++++ Brano

Cos’è la cultura woke
di Mario Adinolfi
(pubblicato su ariannaeditrice.it il 25 luglio 2024)
Mi chiedono una definizione di “cultura woke”. Il termine deriva dall’inglese “woke” che significa sveglio. È usato come richiamo a stare svegli rispetto alle ingiustizie civili, sociali, razziali. Di fatto il termine è diventato sintesi della cosiddetta ideologia dell’autodeterminazione oltre a costituire un fattore di profonda tensione sociale perché tende ad additare chi si oppone a tale ideologia e alle sue ricadute politiche.
Figlia della cultura woke è l’ideologia dell’autodeterminazione di genere: nessuno ti dice chi sei, tu puoi determinare ciò che sei. Se nasci maschio puoi determinarti come femmina o come né maschio né femmina, cioè non binario. Chi si oppone a questo è sessista, omofobo, transfobico.
Per la cultura woke il luogo “tossico” (l’aggettivo tra i woke è usato spessissimo) per eccellenza è la famiglia, in quanto vecchio retaggio della cultura patriarcale, considerata retrograda e maschilista. Altro caposaldo della cultura woke è l’assoluta equiparazione tra maschile e femminile, condizione intercambiabile e priva di caratteristiche proprie. Ne consegue un femminismo esasperato perché per i woke le donne hanno subito secoli di marginalizzazione. I woke sono infatti con tutte le minoranze, considerate in quanto tali vittime di soprusi da parte delle maggioranze, in particolare bianche caucasiche. Ne consegue una cultura della rimozione storica con valutazione secondo i criteri woke dei comportamenti del passato, che finisce sotto la definizione di “cancel culture”. Grande fastidio è espresso dai woke anche nei confronti delle varie confessioni giudaico-cristiane, considerate facenti parte della cultura dell’oppressione dell’individuo, mentre sorprendente maggiore tolleranza viene garantita a religioni come l’Islam, sempre per il principio del sostegno alle minoranze. Simpatie vengono infatti garantite anche al buddhismo e alle varie correnti misticheggianti new wave.

++++++++

--- Consegne ---
a) Elenca tutte le religioni e le correnti religiose nominate nel brano sulla cultura woke.
b) Prosegui il brano sulla cultura woke a partire dall'ultima frase riportata.

++++ Estratti dei dati

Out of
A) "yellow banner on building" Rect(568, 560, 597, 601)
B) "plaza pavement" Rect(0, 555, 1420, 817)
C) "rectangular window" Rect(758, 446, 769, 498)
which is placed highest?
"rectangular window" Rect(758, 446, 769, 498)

++++++++

--- Soluzioni ---
a) Le confessioni giudaico-cristiane, l'Islam, il buddhismo, le varie correnti misticheggianti new wave.

b)
La cultura woke finisce dunque per limitare fortemente la libertà di espressione additando non solo coloro che non la condividono come propri nemici, ma come nemici della società in generale, includendo tra essi anche personaggi politici, intellettuali, filosofi, scrittori, artisti persino del passato. Chiunque non sia a favore dell’ideologia dell’autodeterminazione (che comprende libertà assoluta di abortire, drogarsi, suicidarsi, cambiare sesso, costruire aggregazioni sociali particolari che chiamano queer da tutelare come famiglie, migrare pretendendo illimitata accoglienza) deve essere espulso dalla comunità o comunque impedito ad esprimersi anche con la censura e con la forza, che può arrivare fino al carcere.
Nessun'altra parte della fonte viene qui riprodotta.